I want to determine how many times each sample of my data has the same group label as every other sample of my data across the S iterations in a fully vectorized way.
In a not-completely-vectorized way:
sim_matrix = np.zeros((N, N))
for s in range(S):
sim_matrix += np.equal.outer(grouping[s, :], grouping[s, :])
One vectorized approach would be with broadcasting -
(grouping[:,None,:] == grouping[:,:,None]).sum(0)
For performance, we can use np.count_nonzero -
np.count_nonzero(grouping[:,None,:] == grouping[:,:,None],axis=0)
The sum of equal.outer is a cryptic way of calculating all-pairs similarity of columns:
sum_i sum_jk (A[i,j] == A[i,k]) is the same as
sum_jk sum_i (A[i,j] == A[i,k])
where sum_i loops over rows, sum_jk over all pairs of columns.
Comparing two vectors by counting the the number of positions where they differ
is called
Hamming distance .
If we change == above to !=, similarity to distance = nrows - similarity
(most similar ⇔ distance 0), we get the problem:
find the Hamming distance between all pairs of a bunch of vectors:.
def allpairs_hamming( A, dtype=np.uint32 ):
""" -> Hamming distances between all pairs of rows of A """
nrow, ncol = A.shape
allpair_dist = np.zeros( [nrow, nrow], dtype=dtype )
for j in xrange(nrow):
for k in xrange( j + 1, nrow ):
allpair_dist[j,k] = allpair_dist[k,j] = (A[j] != A[k]).sum() # row diff
return allpair_dist
allpairs_hamming: 30.7 sec, 3 ns per cmp Nvec 2000 Veclen 5000 A 10m pairdist uint32 15m
Almost all the cpu time is in the row diff, not in the outer loop for j ... for k -- 3 ns per scalar compare, on a stock mac, isn't bad.
However memory caching is much faster if each row A[j] is in contiguous memory,
as for numpy C-order arrays.
Apart from that, whether you do "all pairs of rows" or "all pairs of columns"
doesn't matter, as long as you're clear.
(Is it possible to find "nearby" pairs in time and space < O(npairs), here O(20000^2) ? Afaik there are more methods than test cases.)
See also:
http://docs.scipy.org/doc/scipy/reference/spatial.distance.html (bug: hamming .mean not .sum)
http://scikit-learn.org/stable/modules/generated/sklearn.metrics.pairwise.pairwise_distances.html
https://stats.stackexchange.com/search?q=[clustering]+pairwise
You want to compare identic rows.
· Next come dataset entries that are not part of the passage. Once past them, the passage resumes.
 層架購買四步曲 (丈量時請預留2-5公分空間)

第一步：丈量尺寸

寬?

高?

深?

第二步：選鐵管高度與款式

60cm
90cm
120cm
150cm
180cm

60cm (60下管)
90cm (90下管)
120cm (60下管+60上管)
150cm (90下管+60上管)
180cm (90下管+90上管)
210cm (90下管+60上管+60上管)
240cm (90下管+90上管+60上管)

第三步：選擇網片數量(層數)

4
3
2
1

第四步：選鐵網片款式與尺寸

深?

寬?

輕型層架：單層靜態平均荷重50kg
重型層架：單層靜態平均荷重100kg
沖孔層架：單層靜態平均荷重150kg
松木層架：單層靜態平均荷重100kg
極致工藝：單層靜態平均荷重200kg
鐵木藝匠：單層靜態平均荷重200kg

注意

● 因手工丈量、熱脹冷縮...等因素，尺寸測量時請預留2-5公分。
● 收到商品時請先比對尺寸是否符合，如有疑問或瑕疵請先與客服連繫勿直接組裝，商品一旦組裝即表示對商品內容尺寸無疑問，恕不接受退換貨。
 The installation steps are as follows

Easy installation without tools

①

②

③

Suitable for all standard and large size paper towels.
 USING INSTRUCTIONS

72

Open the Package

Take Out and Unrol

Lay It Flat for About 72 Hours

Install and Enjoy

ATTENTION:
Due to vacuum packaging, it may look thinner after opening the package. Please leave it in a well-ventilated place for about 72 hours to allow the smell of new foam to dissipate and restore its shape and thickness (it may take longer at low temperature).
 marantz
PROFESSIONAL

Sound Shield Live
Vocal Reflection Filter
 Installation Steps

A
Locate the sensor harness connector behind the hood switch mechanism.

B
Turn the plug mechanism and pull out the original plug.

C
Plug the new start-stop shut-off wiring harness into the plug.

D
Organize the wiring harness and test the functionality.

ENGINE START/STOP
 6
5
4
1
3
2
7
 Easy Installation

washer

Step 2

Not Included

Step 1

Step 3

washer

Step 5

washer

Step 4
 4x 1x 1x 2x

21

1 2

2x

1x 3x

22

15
A way to do that is grouping the entire rows in a raw block :
S,N=12,2
a=np.random.randint(0,3,(S,N)) #12 samples of two labels.
#a
0 1
0 2 2
1 2 0
2 1 2
3 0 0
4 0 1
5 1 1
6 0 1
7 0 1
8 0 1
9 0 0
10 2 2
11 0 0
samples=np.ascontiguousarray(a).view(dtype((void,a.strides[0])))
sample.shape is then (S,1).
you can now inventory your sample with np.unique, and use Pandas dataframes for pretty report :
_,inds,invs=np.unique(samples,return_index=True, return_inverse=True)
df=pd.DataFrame(invs)
result=df.reset_index().groupby(0).index.apply(list).to_frame()
result['sample']=[list(x) for x in a[inds]]
for
index samples
0
0 [3, 9, 11] [0, 0]
1 [4, 6, 7, 8] [0, 1]
2 [5] [1, 1]
3 [2] [1, 2]
4 [1] [2, 0]
5 [0, 10] [2, 2]
It can be a O(S ln S) if there is few fits between samples, when yours is O( N²S).